**Aim of the task**:
What needs reproducing is the run of lines in the data below starting at the line with "word clean up day barcelona" and ending at the line with "Палитра красного цвета", both ends included. Copy it exactly, without pictures, and add nothing.

**Dataset excerpts**:
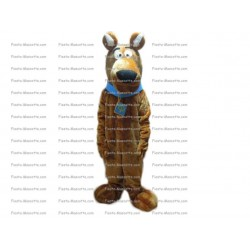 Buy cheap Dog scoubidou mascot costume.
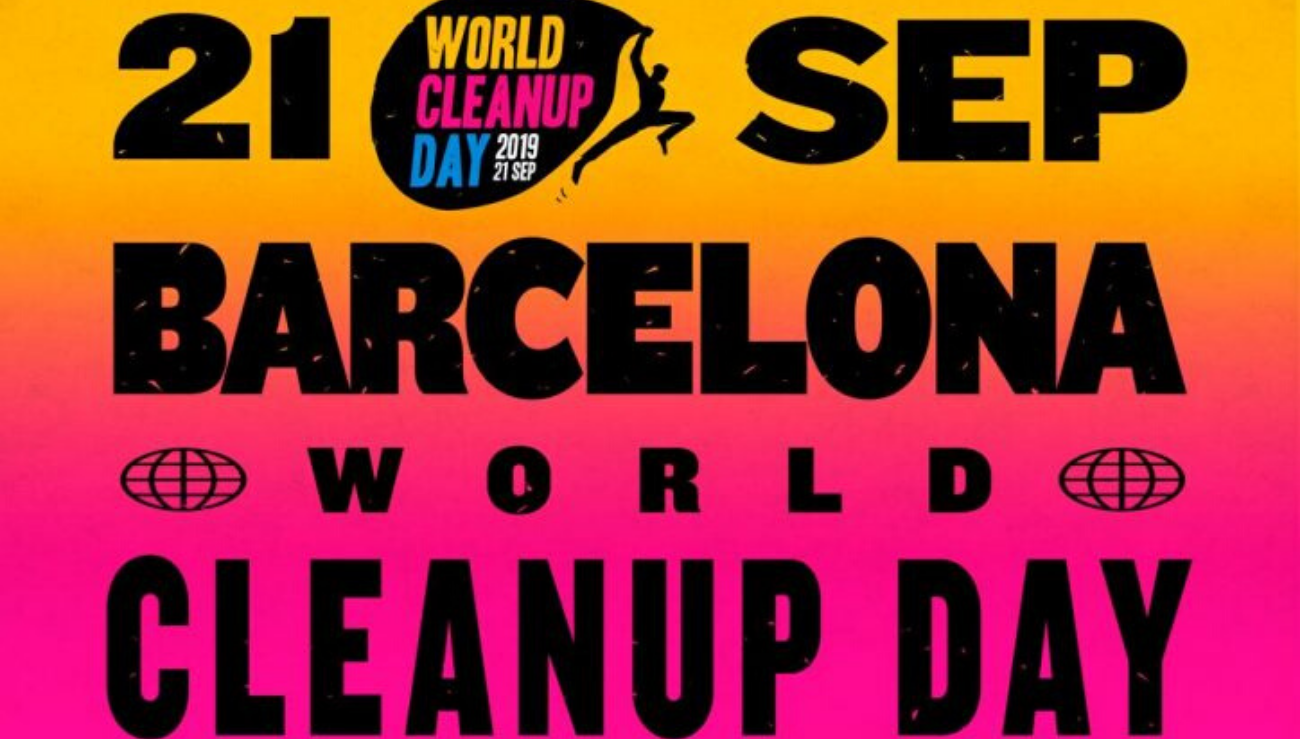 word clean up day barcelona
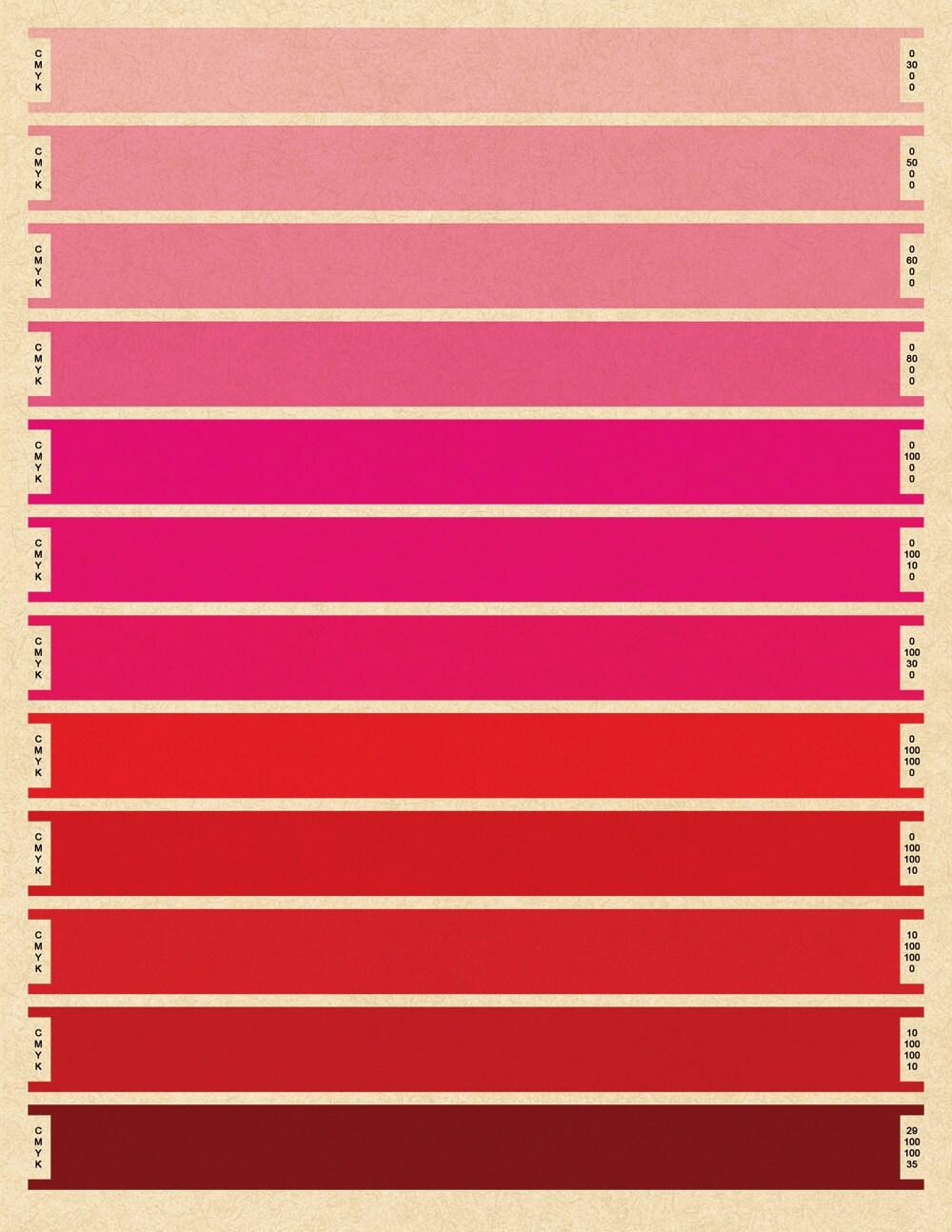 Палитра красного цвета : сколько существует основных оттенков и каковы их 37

--

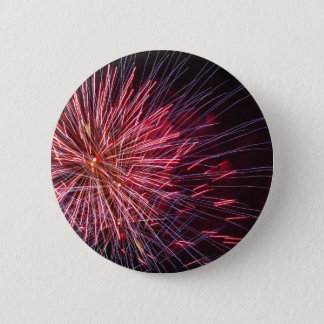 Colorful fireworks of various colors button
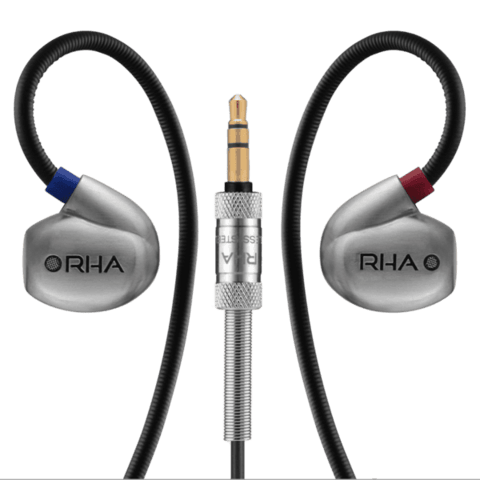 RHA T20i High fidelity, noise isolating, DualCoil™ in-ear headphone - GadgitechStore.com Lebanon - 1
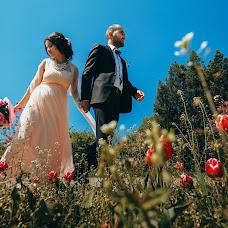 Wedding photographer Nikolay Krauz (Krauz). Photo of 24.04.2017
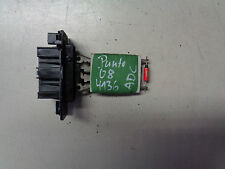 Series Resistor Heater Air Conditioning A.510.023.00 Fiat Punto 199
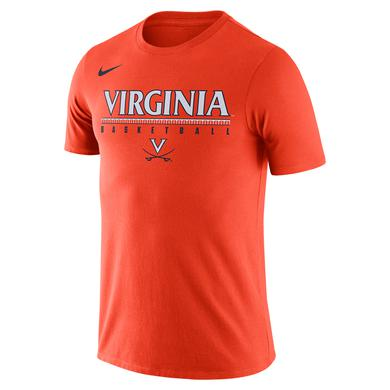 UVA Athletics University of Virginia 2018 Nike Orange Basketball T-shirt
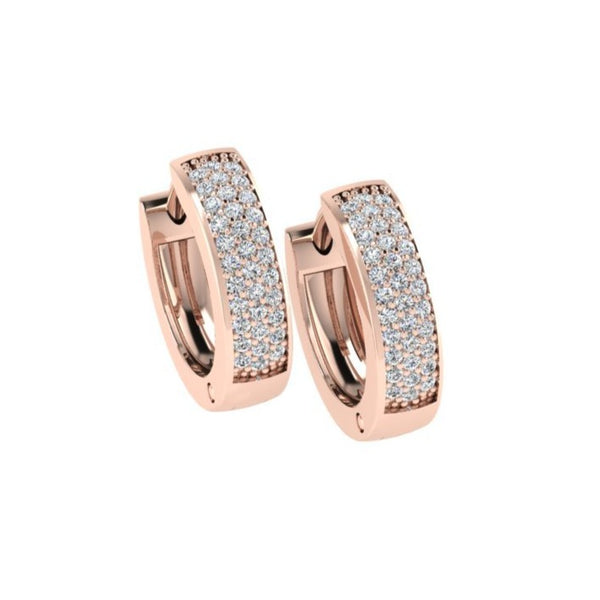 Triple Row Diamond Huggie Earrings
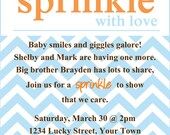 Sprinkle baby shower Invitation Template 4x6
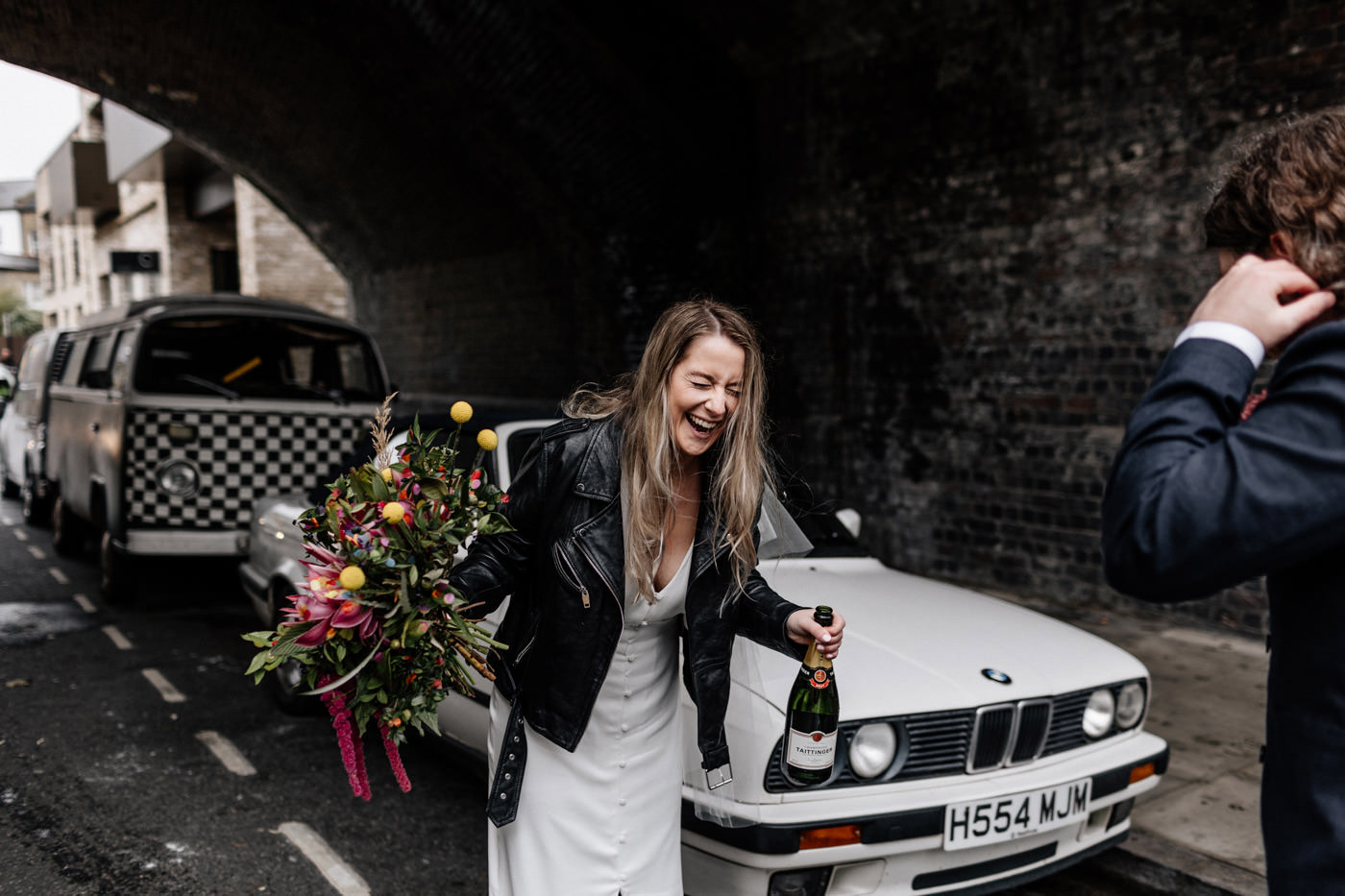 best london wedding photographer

**Written response**:
 word clean up day barcelona
 Палитра красного цвета : сколько существует основных оттенков и каковы их 37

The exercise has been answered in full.